Two KC bakeries scare up Halloween treats that are sweet and spooky
Mischief and mayhem abound in any cook’s kitchen about this time of year, with plenty of Halloween-themed treats bubbling, brewing and baking. Wickedly tasty treats are integral to scary and scrumptious entertaining. J.C. Gregg of Covet Bakery and the owners of SmallBatch KC, Angie Fry and Kelly Conwell, offer delicious inspiration to spark your holiday spook-tacular.
John Charles Gregg hovers over a waxed paper-lined tray in his tiny Kansas City North kitchen. Gregg — known as J.C. to friends, family and co-workers at the Overland Park Costco — is eyeball-to-eyeball with the fake peepers he crafts every October from maraschino cherries covered in plump gobs of dry fondant.
Today Gregg painstakingly paints grotesquely enlarged red veins on each cherry with a fine-tipped brush, a road map of jagged lines spidering out from cartoonish green and turquoise pupils. Maraschino cherry stems add to the morbidly delightful effect.
Tools of the home baker’s passion litter the kitchen’s granite countertops: A tin of Valrhona cocoa sits in a pool of brown dust; a well-worn stand mixer is surrounded by cracked eggshells, a bottle of pure vanilla and empty butter wrappers; a spatula with residue from a flourless chocolate cake is propped against a bowl. A hastily scratched-out to-do list rests next to a piping bag: cherry eyeballs, bird beaks, spider web cupcake toppers, Pennywise-sculpted cake.
“Pennywise is a terrifying clown, the antagonist in Stephen King’s novel ‘It,’” says Gregg, a devoted King fan.
Welcome to Halloween, a la Gregg, the holiday where he artfully combines a love for all things gruesome with his penchant for sweet treats.
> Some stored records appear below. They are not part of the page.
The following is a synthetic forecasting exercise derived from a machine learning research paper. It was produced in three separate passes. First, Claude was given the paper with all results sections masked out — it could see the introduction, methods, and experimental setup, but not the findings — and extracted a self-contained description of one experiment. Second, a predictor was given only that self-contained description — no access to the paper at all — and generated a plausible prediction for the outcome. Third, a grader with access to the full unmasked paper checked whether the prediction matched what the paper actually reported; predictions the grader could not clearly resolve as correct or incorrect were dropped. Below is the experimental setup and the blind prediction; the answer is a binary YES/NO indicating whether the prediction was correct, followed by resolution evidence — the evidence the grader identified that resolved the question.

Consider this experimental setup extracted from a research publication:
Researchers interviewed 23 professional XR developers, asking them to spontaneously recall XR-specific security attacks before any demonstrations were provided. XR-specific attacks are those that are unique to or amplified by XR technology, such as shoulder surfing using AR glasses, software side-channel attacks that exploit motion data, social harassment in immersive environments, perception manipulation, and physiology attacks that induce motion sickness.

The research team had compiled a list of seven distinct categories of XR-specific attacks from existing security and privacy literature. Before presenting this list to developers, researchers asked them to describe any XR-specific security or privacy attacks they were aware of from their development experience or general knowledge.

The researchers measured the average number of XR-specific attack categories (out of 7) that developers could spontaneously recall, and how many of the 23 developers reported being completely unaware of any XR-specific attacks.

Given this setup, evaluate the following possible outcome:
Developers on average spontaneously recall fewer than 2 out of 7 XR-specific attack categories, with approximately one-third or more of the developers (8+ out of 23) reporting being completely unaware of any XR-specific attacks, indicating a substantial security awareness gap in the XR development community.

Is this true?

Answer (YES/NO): NO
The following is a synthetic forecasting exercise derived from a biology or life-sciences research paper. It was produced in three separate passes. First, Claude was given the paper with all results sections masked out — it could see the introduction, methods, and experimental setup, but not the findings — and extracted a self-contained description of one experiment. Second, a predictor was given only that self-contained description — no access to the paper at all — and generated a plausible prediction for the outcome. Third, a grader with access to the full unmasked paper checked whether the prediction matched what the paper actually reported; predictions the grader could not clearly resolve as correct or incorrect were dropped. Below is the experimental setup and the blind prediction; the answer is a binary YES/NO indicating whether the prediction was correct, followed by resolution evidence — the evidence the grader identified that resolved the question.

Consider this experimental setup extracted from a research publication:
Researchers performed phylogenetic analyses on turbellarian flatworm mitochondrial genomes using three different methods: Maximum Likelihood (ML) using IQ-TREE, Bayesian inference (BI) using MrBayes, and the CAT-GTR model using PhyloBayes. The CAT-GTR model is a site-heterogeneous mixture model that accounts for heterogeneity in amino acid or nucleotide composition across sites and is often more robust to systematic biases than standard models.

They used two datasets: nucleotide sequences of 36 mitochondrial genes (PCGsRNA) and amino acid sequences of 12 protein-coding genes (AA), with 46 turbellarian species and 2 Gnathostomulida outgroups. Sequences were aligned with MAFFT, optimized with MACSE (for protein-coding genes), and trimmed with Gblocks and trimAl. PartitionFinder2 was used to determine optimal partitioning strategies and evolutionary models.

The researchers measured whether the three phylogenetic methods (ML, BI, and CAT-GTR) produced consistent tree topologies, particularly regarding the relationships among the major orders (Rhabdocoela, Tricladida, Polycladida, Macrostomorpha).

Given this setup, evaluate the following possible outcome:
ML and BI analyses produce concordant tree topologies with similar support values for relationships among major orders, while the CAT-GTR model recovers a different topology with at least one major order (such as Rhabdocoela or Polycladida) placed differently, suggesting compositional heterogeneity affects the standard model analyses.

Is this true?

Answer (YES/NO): YES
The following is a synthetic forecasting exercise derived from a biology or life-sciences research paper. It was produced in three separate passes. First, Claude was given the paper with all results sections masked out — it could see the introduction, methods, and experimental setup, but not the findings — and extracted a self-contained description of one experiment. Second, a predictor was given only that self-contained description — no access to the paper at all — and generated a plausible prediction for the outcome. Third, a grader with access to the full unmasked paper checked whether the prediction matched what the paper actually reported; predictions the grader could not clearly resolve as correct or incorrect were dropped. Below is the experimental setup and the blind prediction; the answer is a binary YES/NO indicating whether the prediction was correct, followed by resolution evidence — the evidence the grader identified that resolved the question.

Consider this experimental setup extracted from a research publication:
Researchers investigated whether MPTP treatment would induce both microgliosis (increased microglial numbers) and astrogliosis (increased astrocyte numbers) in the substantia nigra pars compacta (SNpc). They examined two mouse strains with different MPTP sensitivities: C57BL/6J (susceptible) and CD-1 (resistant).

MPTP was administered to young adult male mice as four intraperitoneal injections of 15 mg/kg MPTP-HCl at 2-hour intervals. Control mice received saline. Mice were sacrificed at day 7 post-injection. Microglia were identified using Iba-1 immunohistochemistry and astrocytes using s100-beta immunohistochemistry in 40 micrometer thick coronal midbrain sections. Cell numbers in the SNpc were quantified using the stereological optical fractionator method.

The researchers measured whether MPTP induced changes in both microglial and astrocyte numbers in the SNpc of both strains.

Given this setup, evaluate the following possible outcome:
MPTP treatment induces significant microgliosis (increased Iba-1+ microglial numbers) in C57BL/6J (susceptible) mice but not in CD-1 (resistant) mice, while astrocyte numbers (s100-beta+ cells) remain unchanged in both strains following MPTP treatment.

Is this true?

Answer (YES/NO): NO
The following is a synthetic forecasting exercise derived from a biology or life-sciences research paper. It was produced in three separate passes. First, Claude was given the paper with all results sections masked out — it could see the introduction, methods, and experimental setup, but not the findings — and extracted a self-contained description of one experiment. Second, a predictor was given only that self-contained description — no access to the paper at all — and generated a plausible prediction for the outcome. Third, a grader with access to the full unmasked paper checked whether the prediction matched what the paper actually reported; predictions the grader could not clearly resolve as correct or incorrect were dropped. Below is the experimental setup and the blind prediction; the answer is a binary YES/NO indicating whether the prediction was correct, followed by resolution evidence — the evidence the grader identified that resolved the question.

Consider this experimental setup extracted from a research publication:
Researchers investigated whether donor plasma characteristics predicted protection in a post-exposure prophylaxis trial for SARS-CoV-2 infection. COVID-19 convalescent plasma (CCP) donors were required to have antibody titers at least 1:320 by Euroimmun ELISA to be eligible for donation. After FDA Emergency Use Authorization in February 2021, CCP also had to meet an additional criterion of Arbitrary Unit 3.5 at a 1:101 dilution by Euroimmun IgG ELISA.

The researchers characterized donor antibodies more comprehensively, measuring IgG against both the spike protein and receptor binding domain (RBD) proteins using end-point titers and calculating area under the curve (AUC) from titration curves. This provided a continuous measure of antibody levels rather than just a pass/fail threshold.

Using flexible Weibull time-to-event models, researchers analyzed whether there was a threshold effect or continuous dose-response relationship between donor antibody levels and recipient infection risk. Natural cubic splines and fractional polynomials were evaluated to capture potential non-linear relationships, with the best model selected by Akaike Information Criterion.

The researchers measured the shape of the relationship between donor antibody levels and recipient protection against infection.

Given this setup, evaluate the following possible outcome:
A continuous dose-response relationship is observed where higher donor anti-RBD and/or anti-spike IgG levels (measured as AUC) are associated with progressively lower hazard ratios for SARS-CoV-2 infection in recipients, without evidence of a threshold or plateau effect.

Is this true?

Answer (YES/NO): NO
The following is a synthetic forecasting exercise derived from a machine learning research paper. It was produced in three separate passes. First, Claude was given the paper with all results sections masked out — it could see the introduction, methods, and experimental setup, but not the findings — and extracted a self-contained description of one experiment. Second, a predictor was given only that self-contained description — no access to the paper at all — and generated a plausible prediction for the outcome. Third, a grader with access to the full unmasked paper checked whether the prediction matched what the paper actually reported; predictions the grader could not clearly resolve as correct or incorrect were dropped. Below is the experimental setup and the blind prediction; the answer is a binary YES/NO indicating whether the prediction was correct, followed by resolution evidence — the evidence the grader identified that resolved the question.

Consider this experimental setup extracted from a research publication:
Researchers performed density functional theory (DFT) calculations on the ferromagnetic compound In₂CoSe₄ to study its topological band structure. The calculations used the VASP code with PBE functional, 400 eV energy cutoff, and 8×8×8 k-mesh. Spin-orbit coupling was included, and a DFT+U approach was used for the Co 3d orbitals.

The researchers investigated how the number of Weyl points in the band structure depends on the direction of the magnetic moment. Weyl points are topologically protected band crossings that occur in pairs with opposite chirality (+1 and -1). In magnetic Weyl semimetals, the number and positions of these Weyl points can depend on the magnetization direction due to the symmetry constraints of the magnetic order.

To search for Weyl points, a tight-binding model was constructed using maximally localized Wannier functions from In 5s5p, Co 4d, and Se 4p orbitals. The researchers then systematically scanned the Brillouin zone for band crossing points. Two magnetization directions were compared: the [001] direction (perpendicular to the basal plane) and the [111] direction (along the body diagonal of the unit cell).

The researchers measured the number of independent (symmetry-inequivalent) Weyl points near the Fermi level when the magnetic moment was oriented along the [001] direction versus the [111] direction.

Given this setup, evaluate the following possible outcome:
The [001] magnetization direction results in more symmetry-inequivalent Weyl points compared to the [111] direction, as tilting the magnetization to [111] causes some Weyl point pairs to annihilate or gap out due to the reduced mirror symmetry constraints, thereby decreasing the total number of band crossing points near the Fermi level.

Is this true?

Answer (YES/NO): NO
Gregg’s affection for the holiday started during his childhood in Louisburg, Kan.: he loved to be scared and to scare the wits out of his siblings.
With three older brothers, including his twin, and two sisters, Gregg quickly learned the thrill of hiding around corners of the barn on his family’s farm, jumping out and screaming at the top of his lungs.
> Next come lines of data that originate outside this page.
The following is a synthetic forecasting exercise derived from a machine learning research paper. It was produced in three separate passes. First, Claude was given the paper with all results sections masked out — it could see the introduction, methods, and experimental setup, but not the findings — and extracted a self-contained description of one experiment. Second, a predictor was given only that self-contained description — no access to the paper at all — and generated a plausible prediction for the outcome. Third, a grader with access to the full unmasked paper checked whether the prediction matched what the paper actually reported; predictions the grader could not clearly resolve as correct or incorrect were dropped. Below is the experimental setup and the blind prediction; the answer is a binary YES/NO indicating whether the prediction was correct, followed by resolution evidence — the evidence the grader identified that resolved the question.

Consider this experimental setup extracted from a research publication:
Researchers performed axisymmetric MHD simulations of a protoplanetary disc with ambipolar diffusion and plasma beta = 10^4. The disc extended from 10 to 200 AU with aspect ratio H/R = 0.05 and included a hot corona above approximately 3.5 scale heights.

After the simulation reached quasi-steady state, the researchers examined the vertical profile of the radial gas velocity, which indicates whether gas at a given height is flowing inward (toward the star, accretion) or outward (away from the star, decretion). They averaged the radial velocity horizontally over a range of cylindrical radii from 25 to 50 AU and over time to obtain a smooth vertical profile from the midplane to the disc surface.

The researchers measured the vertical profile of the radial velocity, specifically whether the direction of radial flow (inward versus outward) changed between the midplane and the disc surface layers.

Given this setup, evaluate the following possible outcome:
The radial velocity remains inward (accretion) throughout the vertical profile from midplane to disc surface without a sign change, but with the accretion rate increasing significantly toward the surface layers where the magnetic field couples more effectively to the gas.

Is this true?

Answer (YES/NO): NO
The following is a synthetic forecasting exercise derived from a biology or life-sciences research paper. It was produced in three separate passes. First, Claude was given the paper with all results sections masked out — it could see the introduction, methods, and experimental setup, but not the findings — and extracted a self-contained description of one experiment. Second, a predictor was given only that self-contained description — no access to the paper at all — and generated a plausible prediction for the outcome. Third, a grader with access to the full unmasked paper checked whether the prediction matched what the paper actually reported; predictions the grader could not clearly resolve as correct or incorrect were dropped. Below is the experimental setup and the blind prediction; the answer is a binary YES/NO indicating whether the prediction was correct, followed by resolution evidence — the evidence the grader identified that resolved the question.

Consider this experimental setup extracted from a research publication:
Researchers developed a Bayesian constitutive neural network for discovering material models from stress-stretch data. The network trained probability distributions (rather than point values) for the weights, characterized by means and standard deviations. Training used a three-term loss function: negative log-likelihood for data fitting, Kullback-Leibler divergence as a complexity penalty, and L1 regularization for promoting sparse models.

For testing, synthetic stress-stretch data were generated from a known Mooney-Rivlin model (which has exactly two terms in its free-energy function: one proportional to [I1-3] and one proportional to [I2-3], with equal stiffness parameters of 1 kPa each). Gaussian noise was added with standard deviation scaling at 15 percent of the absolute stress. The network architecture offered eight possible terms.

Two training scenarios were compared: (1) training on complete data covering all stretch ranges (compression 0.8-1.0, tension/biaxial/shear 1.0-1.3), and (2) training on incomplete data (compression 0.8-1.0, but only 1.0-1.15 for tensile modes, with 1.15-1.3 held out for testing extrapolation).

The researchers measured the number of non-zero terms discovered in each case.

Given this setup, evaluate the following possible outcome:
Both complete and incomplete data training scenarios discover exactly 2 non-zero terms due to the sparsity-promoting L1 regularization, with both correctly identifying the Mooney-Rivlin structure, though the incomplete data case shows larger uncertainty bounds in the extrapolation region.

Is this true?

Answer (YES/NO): NO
“My parents, sisters, brothers, it didn’t really matter my target,” Gregg says, stepping back from the tray of eyeballs, surveying his work. “Just to see someone jump out of their skin was the objective.”
A voracious reader, Gregg recalls being around 10 years old when he picked up a book his mother had just finished. “It was ‘The Shining’ by Stephen King,” Gregg says with a chuckle. “I started reading and couldn’t put it down. That was the beginning of my fascination with the macabre.”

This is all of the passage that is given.